Egli rappresenta tutti i cercatori di Dio. Quell'incontro lo porterà a iniziare un cammino infatti la sua figura la ritroveremo mentre timidamente cercherà di difendere il Maestro dagli attacchi di chi lo vuole condannare a morte, ma verrà rimproverato dai suoi e poi lo rivedremo ancora nell'aiutare Giuseppe d'Arimatea a deporre il corpo del Signore. Non sapremo come prosegue il cammino dopo il Sabato santo, ma sappiamo che quella notte rappresenta un punto di partenza.
Di quell'incontro notturno leggiamo uno stralcio e Nicodemo viene invitato da Gesù a guardare la Croce dove Dio stesso si dona.
Allora quell'oscurità terminerà con un'aurora.

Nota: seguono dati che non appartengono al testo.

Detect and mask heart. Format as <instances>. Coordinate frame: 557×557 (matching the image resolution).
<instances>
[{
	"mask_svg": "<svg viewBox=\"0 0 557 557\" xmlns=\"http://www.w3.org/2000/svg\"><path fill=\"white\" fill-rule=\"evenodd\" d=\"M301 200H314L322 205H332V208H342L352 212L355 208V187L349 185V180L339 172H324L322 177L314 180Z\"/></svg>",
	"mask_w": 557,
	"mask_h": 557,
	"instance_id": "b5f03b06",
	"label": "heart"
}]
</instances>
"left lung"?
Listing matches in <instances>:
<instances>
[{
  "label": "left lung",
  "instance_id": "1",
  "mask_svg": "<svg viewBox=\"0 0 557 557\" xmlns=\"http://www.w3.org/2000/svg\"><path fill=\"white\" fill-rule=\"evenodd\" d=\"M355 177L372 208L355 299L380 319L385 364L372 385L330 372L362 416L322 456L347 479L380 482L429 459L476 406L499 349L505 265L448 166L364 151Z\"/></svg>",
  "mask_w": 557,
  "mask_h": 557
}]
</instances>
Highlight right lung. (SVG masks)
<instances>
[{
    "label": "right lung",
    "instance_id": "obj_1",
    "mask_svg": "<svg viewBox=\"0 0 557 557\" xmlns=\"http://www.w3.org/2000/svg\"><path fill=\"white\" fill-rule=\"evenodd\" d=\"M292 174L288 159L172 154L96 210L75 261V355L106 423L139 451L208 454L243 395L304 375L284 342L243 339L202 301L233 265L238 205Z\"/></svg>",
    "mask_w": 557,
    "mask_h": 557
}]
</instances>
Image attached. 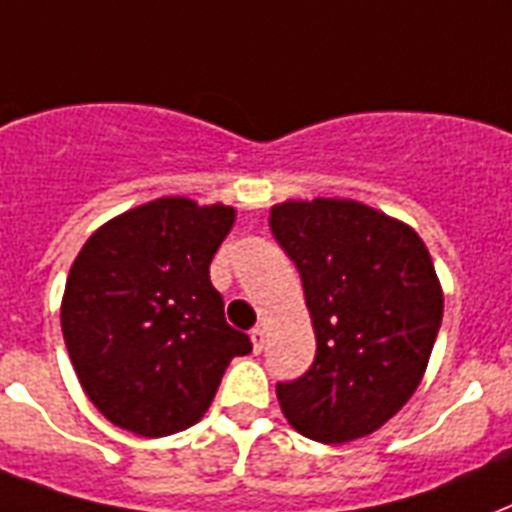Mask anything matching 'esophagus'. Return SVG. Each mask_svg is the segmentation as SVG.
Masks as SVG:
<instances>
[{
  "instance_id": "esophagus-1",
  "label": "esophagus",
  "mask_w": 512,
  "mask_h": 512,
  "mask_svg": "<svg viewBox=\"0 0 512 512\" xmlns=\"http://www.w3.org/2000/svg\"><path fill=\"white\" fill-rule=\"evenodd\" d=\"M251 342H253V350H256V352L264 350V342H267V331H264V328H253Z\"/></svg>"
}]
</instances>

Anche noi siamo rimandati a contemplare il grande mistero di coLui che si erge sulla Croce per comprendere le nostre notti.
Siamo chiamati a misurarci nella dimensione del limite contro il delirio di onnipotenza che da sempre pervade l'uomo.
Davanti alla potenza della Croce riusciamo non solo a illuminare la nostra notte, ma riusciamo anche a comprendere le Croci degli uomini e delle donne vicino a noi.
Davanti a questo strumento di morte su cui è appeso il Re del mondo dobbiamo ricordarci che siamo chiamati a non porre ingiustizie su ingiustizie, violenza su violenza.
Mi ha colpito qualche settimana fa un giornalista non cattolico, soprannominato il Pif, che alla sera sulla Rai propone degli spezzoni di inchiesta su diverse tematiche.
Una sera affrontando il tema dei migranti a Trieste, che diventa la porta per l'Europa ha utilizzato parole che mi hanno messo a nudo.
«È una fortuna per un cristiano recarsi a Trieste, nei silos dove vivono i richiedenti asilo provenienti dalla rotta balcanica. Lì il credente può incontrare Cristo, ma anche chi è agnostico come me. Oggi io prego combattendo perché quei silos chiudano e si tutelino queste persone»
Queste persone dormono nei silos, magazzini molto belli, asburgici, ma abbandonati. Accanto alla stazione, accanto alla nostra vita. Vivono in condizioni, in una situazione... da farmi diventare credente, perché dico sempre che un italiano lì non farebbe entrare neanche il suo cane. C'è fango, ci sono i topi, quando piove fuori un giorno lì le gocce cadono per tre giorni, si dorme nelle tende e per terra. Faccio una provocazione: è una fortuna per un cristiano una situazione del genere, perché ti dà l'occasione di toccare con mano Cristo! Ti dice guardami, sono qua! Lì tutti gli insegnamenti delle suore, l'educazione dei salesiani ha avuto un senso.
Sì, noi abbiamo l'immagine di Cristo che ci conforta, che ci rassicura. Penso a quello di Zeffirelli, occhi azzurri, ci piace, ci conforta. La nostra fede non è quella, ma consiste nell'amare chi è completamente diverso, anche fisicamente. Noi, in verità, abbiamo paura soltanto del diverso povero, perché quando l'arabo è ricco non abbiamo paura”.
Ecco la Croce non è zucchero, non è melassa assolutamente come possiamo capire dal Pif.
Quante volte il cristiano ha cercato di parlare della sofferenza togliendo la Croce penso all'eresia doceta per cui Dio in quel caso avrebbe preso forma umana senza essere uomo veramente perché un Dio che è maltrattato, abbandonato dai suoi, inchiodato e per lo più che muore non si può accettare.
Facendo questo voltiamo le spalle al dolore del mondo e rischiamo di negare la realtà.
Gesù non è un Buddha è un crocifisso che non scappa assolutamente e vive nella certezza che il Padre non lo abbandona.
Questa fiducia diventa l'altra faccia della Croce perché nasce la speranza e la possibilità della Risurrezione.
La notte nostra e dell'umanità diventa aurora di un nuovo giorno.